Technology can come to the rescue.
The Haber process requires high temperature and high pressure, which is energy intensive. We use catalysts to minimize this but they aren’t efficient. They only work at high temperatures but the yield of ammonia falls by as much as 40% in hot environments. You can improve yields with high pressure but, like with high temperatures, this requires lots of energy.
Quantum computers can simulate the reaction on a molecular level and design better catalysts, which improve the efficiency of the Haber process. These catalysts can work at lower temperatures and lower pressure, which has the double benefit of lower energy usage and better yields.
Until recently, this approach has been limited because we simply lack the computing infrastructure to solve the required calculations.
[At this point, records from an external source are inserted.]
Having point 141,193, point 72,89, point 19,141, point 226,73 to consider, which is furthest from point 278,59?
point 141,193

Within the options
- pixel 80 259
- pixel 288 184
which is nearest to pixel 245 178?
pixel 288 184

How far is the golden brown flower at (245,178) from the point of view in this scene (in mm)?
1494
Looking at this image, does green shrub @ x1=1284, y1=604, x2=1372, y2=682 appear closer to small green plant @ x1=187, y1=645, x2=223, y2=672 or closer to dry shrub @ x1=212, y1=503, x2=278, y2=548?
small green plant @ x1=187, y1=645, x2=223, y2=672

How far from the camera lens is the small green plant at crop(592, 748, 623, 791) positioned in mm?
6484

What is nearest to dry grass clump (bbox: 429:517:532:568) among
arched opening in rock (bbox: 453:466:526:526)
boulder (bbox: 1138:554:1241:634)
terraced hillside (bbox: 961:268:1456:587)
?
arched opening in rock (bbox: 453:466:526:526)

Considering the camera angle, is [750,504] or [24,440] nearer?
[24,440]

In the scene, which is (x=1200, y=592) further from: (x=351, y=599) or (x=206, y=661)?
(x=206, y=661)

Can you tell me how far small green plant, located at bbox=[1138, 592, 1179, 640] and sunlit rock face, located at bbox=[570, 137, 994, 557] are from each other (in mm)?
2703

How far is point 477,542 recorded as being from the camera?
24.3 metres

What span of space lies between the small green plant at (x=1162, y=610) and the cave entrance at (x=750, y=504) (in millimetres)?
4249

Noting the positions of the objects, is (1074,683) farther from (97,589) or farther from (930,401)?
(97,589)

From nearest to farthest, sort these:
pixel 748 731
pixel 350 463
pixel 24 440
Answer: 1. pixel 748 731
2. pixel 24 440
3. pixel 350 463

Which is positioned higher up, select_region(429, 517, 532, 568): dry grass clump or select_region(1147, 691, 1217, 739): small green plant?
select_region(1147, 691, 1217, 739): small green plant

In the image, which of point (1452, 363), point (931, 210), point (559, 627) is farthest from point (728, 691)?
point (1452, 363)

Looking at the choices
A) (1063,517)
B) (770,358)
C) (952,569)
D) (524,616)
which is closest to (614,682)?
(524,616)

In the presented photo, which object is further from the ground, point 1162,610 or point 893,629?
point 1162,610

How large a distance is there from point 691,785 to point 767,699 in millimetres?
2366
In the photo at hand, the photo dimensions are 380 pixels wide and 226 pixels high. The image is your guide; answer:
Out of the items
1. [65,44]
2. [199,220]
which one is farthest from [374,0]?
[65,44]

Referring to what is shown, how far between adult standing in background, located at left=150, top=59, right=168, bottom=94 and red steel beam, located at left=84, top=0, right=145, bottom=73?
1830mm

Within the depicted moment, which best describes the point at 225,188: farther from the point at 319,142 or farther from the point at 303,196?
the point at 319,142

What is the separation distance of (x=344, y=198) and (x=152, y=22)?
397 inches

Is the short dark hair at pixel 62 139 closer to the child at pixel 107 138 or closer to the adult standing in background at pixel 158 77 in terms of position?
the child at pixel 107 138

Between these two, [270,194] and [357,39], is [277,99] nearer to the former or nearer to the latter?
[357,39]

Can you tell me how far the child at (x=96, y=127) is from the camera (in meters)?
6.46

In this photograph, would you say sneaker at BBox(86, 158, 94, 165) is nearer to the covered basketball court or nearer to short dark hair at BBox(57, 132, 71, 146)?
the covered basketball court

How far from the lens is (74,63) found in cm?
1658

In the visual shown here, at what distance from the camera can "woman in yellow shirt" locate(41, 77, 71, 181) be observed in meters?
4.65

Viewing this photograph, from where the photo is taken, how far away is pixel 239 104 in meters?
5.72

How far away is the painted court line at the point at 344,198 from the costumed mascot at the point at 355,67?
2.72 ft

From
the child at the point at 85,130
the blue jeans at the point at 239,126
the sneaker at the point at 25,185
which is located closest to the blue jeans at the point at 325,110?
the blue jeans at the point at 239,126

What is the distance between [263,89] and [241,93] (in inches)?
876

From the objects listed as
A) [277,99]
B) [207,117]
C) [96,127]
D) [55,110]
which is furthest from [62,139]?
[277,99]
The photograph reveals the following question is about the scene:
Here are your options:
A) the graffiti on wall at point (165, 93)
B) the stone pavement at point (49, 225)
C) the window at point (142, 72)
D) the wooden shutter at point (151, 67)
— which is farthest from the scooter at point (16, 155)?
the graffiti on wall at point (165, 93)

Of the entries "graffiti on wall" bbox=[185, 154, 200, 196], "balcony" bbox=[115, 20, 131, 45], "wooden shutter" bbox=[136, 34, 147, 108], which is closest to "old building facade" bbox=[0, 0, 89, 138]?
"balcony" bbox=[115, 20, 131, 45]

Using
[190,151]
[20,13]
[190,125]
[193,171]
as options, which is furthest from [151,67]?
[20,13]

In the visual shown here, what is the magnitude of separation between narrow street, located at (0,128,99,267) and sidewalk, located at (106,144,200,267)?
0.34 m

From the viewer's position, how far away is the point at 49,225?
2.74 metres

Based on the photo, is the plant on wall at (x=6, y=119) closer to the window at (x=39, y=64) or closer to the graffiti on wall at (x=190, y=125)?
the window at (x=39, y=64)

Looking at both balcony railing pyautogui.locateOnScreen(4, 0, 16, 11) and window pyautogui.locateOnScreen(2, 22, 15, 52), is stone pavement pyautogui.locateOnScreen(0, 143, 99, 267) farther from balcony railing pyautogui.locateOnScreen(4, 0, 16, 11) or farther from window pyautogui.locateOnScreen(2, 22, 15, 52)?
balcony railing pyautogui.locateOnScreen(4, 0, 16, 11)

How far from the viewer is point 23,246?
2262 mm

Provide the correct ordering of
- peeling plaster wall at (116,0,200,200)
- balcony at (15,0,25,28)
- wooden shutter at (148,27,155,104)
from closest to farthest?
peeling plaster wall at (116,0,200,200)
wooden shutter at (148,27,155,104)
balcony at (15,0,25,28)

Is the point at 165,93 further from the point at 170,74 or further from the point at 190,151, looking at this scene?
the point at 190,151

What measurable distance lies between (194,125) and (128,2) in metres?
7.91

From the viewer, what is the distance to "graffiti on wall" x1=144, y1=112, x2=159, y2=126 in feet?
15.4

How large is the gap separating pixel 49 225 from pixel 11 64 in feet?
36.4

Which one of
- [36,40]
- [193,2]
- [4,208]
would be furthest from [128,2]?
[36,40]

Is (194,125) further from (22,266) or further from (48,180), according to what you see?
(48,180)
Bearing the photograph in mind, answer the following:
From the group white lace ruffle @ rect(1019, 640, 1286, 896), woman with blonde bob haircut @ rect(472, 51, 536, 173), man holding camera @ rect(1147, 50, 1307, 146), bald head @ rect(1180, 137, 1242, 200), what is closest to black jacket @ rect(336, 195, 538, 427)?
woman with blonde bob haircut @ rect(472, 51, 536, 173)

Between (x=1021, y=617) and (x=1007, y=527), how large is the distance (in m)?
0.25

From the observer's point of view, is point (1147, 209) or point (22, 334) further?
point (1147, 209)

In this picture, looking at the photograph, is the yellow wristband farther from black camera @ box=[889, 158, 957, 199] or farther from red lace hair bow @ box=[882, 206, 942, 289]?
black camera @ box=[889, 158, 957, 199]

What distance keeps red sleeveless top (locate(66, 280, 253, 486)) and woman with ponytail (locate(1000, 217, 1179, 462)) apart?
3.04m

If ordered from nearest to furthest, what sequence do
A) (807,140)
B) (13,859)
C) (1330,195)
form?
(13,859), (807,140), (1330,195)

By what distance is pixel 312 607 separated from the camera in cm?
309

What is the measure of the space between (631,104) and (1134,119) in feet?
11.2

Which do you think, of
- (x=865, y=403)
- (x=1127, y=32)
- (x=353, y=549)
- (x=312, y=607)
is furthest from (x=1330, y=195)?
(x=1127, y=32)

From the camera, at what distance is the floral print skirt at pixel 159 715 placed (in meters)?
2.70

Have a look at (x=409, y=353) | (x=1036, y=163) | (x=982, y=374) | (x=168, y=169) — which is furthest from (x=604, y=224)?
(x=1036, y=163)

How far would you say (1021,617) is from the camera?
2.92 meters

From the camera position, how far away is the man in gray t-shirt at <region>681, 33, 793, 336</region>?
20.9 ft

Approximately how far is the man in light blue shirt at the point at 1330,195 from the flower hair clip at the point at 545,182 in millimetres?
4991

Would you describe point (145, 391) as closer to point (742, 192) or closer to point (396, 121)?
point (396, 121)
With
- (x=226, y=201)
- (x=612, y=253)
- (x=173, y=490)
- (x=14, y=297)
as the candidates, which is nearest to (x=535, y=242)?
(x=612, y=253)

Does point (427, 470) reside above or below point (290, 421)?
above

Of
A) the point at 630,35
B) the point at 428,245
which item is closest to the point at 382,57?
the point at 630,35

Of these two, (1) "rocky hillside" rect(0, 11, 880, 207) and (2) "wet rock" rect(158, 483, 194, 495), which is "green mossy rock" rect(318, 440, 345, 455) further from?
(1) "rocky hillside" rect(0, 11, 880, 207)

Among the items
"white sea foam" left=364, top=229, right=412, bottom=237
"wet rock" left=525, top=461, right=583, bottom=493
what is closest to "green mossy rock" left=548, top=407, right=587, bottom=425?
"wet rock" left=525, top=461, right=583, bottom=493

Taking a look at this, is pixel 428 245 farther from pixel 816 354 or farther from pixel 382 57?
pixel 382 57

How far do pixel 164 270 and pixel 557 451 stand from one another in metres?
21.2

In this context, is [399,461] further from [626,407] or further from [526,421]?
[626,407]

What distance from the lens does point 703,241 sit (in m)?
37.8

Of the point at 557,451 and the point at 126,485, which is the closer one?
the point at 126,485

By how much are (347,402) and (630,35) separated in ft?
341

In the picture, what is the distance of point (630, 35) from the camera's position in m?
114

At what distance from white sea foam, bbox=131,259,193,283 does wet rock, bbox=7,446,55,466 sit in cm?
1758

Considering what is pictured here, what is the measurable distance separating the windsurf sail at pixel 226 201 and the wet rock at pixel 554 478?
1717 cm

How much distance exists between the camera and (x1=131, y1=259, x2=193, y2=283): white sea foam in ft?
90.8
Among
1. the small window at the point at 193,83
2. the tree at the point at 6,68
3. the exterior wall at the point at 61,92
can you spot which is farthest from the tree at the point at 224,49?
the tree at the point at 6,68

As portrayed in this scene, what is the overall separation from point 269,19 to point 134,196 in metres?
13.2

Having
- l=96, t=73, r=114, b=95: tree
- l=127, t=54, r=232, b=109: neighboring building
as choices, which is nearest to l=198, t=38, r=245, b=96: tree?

With advancements in quantum computing, things are set to change. We need around 1,000 qubits to simulate the Haber process. Computer giant IBM expects to have 1,000 qubit quantum computers this year.
To date, researchers have proposed point-of-use sensors and machine learning modeling to understand when and in what amount to provide nitrogen to the soil. The amount of data required to be analyzed, and the necessity for these calculations to be performed on the edge, have prevented the wide use of these technologies so far.
The technological barriers to using Machine Learning products are tumbling at increasing speed, these solutions become more and more deployable on a larger scale.
Nitrogen is essential for life on Earth, but it is also a major contributor to climate change. The Haber process has propelled our prosperity but is now problematic. Quantum computers and computational chemistry have the potential to make a significant contribution to the fight against climate change.
It is important to note that these technologies are still in their early stages of development, and it will take time and investment to bring them to scale. However, the potential benefits are significant, and it is worth investing in these technologies to help us address the climate crisis.